One of my favorite aspects of the webcomics community is the collective sharing of knowledge. With Facebook, Twitter, IM, Skype, and countless other portals of communication, it’s merely a matter of seconds before lessons can be learned en masse, whether they be for gain or hindrance. Spike, the enigmatic creator behind Templar, A.Z., has just experienced such a learning experience and she hopes to pass on her pain and experience to you.

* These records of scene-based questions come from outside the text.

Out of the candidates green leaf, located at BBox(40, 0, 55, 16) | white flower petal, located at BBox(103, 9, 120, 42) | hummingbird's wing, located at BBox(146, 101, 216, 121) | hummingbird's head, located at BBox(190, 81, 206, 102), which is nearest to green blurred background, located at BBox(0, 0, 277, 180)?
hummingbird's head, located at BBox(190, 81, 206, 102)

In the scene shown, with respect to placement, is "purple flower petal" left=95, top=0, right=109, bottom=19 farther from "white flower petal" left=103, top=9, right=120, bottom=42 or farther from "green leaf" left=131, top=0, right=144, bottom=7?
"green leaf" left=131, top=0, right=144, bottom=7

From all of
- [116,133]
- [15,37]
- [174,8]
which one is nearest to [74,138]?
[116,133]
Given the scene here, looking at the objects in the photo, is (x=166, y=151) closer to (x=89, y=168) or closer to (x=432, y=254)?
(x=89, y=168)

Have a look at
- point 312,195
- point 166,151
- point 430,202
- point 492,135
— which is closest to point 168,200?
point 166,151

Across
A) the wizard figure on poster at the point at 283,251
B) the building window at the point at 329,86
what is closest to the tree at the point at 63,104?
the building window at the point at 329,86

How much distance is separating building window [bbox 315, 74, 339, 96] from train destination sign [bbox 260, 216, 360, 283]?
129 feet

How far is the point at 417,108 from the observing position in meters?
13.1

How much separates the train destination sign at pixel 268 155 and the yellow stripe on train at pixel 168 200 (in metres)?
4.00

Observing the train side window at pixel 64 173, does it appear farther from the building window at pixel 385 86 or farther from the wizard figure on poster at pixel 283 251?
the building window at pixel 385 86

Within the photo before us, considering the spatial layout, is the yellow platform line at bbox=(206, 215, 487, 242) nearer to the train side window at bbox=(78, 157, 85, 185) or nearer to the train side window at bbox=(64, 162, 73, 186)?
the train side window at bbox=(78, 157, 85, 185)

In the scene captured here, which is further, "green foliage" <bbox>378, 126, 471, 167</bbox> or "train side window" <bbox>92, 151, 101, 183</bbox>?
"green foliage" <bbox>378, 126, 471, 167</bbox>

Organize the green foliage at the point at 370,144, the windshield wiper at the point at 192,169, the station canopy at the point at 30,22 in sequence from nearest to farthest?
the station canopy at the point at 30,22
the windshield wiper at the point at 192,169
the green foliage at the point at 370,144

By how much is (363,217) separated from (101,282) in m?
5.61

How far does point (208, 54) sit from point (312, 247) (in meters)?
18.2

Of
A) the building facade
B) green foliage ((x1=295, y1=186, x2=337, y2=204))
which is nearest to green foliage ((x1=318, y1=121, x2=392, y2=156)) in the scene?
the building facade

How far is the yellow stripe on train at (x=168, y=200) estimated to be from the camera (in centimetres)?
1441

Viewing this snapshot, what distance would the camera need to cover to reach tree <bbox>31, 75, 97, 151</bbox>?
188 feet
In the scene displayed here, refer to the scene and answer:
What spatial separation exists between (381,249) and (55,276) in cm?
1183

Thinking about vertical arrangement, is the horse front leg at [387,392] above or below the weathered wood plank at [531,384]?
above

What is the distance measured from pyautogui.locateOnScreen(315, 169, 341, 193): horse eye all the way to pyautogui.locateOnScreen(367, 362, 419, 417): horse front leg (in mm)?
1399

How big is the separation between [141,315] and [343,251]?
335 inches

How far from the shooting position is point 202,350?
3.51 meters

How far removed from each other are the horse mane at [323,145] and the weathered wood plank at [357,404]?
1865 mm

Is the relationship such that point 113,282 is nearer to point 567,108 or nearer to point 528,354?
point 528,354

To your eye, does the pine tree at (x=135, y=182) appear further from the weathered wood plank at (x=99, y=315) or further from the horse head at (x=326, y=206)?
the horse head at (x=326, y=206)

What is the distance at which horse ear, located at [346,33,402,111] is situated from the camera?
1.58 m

Last night, via Twitter, Spike mentioned that she wouldn’t have copies for her fourth collection of Templar, A.Z. available for purchase at  the MoCCA (Museum of Cartoon and Comic Art) Festival. Her tweet read:

Well, I guess I WON’T have book 4s for MoCCA. Fantastic.

Never one to tweet without explanation, Spike peppered the next few hours with follow-up tweets:

Guys, I’M my publisher. My PRINTER is the one shafting me.

My printer is Lebonfon. I wasn’t going to name them, but this is too f***ing ridiculous, so there you go. Never use them.

I have no idea what I’m going to do, now. MoCCA is this weekend, and I will have no new material. Thanks, Lebonfon.

The urge to not even go is overwhelming. I seriously have no desire to sit behind a table and disappoint people / explain myself for 2 days.

Okay, I’ll be bringing a pile of originals, which I NEVER usually sell, to MoCCA. ~$75.00 apiece. 9″x12″s from Chapter 1. I hate doing this.

I may jack up the price. I wanted to keep these forever.

Oh hey did I mention that Lebonfon tried to overcharge me by $1,300 too? They attempted to bill me for a figure much higher than the quotes.

Still edging towards ditching MoCCA. It’s 50/50.

Decided. No MoCCA. Books 1-3 will be there, but not me. Buy ’em off @reiley & @rymagnusson at table C7, I’ll be at home doing a bonus comic.

The bonus comic will be to zero me out on nonrefundable plane fare and my share of the table. Sorry, I can’t sell originals. Too crazy.

So due to the incompetence of one printer we go from having Spike at a show to no Spike and no original prints. Having never had a personal experience with Lebonfon, this post does not condemn the company itself. It does, however, serve as a great resource for those who may be considering the printer for their works. Buyer/user beware!